Take the lines below between the one holding "2023-06-24T18:42:56, 3-frame burst." and the one holding "category: arvicolinae subfamily", inclusive, and copy them exactly. Add nothing.

++++ Supplied data

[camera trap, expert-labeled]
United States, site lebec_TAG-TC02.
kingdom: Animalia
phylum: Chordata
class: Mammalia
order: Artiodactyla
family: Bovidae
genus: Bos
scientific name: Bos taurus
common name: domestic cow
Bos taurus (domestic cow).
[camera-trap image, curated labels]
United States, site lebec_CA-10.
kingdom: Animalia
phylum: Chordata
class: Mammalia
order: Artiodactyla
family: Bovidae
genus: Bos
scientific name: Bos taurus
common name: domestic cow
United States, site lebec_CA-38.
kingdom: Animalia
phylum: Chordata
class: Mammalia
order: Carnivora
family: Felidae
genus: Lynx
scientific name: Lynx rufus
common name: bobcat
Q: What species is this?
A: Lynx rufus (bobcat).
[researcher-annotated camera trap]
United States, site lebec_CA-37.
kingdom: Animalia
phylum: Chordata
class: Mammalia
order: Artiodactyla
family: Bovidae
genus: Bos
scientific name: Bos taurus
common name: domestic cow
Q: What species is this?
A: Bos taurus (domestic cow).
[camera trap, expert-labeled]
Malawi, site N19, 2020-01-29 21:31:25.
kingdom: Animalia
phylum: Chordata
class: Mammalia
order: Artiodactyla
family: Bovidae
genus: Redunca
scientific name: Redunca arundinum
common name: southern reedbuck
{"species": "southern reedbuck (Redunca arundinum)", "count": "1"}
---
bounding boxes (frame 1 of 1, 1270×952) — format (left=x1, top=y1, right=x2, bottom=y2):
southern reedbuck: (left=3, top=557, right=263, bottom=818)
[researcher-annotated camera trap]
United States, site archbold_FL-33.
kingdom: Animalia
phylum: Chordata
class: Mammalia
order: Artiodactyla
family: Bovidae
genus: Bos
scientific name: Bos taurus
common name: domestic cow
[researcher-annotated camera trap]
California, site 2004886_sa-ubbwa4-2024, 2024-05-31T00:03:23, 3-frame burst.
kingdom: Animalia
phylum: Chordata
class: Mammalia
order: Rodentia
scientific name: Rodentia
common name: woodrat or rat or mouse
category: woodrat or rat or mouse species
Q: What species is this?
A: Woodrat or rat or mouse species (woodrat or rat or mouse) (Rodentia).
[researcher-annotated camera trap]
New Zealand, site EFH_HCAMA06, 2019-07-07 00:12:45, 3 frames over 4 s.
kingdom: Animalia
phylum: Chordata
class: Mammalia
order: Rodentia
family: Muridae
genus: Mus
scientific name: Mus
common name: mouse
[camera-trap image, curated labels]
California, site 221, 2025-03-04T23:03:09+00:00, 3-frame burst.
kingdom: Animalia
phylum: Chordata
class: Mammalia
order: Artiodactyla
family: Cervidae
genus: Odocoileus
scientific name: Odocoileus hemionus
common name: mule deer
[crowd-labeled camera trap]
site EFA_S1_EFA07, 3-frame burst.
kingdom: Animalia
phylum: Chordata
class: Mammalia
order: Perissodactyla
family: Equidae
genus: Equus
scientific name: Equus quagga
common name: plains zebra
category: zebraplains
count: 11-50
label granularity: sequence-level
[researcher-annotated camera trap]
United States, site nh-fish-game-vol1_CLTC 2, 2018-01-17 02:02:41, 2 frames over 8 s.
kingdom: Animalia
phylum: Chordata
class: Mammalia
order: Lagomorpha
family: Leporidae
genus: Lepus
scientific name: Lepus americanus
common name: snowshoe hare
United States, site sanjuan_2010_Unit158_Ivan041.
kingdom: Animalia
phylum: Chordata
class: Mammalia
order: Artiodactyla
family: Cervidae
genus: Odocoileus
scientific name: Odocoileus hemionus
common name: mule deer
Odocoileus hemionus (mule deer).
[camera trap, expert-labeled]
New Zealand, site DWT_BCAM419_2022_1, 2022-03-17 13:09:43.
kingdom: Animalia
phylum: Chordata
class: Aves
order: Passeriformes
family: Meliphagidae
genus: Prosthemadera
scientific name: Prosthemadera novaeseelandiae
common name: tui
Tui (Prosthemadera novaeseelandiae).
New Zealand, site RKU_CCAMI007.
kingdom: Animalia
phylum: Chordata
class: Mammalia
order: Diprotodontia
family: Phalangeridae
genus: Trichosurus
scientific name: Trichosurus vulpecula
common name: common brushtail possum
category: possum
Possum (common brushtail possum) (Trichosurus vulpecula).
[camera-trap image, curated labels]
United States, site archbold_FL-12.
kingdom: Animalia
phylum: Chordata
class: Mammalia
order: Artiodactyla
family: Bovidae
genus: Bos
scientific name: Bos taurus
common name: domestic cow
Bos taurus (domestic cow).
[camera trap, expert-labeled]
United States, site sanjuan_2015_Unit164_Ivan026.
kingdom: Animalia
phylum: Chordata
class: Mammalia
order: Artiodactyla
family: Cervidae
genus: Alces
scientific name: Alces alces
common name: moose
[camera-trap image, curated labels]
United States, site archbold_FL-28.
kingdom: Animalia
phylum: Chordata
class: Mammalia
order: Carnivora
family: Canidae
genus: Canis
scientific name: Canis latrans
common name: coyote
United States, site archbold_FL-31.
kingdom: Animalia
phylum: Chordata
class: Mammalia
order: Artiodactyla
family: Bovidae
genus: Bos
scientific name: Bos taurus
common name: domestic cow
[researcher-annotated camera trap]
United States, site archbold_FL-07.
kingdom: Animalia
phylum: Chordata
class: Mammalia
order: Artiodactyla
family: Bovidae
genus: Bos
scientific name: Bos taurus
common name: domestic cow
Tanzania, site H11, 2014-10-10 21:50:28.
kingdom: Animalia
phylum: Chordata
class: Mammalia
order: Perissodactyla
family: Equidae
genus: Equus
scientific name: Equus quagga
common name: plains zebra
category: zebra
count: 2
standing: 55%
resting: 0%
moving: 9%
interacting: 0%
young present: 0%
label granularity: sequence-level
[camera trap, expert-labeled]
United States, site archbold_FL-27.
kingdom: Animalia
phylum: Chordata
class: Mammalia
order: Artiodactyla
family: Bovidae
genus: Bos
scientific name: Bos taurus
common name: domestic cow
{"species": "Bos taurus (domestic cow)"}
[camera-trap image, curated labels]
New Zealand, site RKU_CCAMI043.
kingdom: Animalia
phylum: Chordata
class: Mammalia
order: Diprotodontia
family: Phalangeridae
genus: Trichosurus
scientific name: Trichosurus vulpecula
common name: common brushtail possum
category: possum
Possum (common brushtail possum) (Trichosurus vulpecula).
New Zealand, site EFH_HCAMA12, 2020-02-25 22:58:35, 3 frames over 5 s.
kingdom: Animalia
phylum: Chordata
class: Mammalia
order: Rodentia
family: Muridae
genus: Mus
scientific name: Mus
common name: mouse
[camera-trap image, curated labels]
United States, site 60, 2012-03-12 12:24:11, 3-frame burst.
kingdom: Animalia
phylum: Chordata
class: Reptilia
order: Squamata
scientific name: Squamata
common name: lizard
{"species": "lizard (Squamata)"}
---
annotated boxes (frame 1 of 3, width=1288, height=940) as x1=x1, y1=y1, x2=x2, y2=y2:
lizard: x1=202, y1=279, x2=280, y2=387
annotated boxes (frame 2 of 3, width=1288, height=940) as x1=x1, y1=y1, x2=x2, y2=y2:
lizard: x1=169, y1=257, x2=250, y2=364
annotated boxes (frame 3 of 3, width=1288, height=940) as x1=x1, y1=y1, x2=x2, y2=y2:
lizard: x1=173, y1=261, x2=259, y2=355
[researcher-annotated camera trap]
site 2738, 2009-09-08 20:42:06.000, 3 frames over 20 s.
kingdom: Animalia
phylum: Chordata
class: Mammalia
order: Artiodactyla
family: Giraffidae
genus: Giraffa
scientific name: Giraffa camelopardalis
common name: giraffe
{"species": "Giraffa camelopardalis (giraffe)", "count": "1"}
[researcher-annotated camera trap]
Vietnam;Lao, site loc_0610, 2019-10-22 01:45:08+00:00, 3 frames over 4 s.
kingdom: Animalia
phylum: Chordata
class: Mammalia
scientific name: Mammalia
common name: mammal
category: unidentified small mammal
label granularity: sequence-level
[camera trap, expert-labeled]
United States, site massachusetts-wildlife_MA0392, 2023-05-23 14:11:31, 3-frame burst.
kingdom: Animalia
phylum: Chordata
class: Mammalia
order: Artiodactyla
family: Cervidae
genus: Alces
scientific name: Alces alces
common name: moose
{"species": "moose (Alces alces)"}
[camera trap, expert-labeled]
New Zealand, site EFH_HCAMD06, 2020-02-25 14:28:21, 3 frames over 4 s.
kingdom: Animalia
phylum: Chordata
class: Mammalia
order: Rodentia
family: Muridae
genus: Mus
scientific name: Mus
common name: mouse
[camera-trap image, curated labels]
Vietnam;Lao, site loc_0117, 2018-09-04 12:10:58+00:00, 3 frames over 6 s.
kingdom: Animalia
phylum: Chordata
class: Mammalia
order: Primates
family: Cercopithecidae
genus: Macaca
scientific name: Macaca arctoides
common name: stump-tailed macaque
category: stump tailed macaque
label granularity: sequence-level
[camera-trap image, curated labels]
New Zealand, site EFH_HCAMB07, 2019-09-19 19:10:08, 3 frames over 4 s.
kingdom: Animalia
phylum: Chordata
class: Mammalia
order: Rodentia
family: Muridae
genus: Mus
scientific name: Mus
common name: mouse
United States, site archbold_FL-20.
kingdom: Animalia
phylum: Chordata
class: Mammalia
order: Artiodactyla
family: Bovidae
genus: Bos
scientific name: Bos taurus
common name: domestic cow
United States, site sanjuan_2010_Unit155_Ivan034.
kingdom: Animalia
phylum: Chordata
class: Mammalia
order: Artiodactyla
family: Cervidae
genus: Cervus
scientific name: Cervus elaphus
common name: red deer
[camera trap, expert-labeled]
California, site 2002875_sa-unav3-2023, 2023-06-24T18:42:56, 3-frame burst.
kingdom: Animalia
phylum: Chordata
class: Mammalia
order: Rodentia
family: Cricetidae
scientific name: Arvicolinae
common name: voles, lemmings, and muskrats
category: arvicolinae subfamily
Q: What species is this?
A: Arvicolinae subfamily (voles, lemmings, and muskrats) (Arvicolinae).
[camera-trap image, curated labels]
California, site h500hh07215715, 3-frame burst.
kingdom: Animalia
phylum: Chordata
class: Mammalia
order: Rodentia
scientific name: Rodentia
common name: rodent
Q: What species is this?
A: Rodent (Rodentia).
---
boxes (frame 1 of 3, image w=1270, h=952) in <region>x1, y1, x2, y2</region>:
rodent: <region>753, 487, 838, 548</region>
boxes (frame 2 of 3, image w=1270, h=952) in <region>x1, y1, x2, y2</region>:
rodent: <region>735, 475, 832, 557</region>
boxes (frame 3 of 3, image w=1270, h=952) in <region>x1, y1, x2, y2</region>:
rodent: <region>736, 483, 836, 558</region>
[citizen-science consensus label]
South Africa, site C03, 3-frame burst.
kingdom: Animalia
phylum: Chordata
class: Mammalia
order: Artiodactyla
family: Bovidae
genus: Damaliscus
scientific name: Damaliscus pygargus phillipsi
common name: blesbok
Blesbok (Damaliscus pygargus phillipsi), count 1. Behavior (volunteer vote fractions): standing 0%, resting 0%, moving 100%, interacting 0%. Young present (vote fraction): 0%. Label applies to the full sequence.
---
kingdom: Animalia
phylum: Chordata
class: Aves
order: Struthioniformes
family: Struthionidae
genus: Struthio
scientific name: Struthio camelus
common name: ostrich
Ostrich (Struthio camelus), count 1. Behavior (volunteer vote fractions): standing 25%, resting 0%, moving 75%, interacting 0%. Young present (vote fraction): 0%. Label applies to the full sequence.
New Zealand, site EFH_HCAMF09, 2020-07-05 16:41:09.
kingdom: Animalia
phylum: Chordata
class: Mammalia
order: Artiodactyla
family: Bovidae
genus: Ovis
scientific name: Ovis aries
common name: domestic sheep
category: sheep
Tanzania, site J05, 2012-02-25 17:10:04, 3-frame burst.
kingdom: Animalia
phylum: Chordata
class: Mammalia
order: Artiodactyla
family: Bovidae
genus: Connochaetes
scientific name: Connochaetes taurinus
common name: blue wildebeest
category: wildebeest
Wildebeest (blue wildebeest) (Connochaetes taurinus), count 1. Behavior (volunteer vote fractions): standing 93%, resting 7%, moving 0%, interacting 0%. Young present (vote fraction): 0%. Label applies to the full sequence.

++++++++

→ **Exercise result**:
California, site 2002875_sa-unav3-2023, 2023-06-24T18:42:56, 3-frame burst.
kingdom: Animalia
phylum: Chordata
class: Mammalia
order: Rodentia
family: Cricetidae
scientific name: Arvicolinae
common name: voles, lemmings, and muskrats
category: arvicolinae subfamily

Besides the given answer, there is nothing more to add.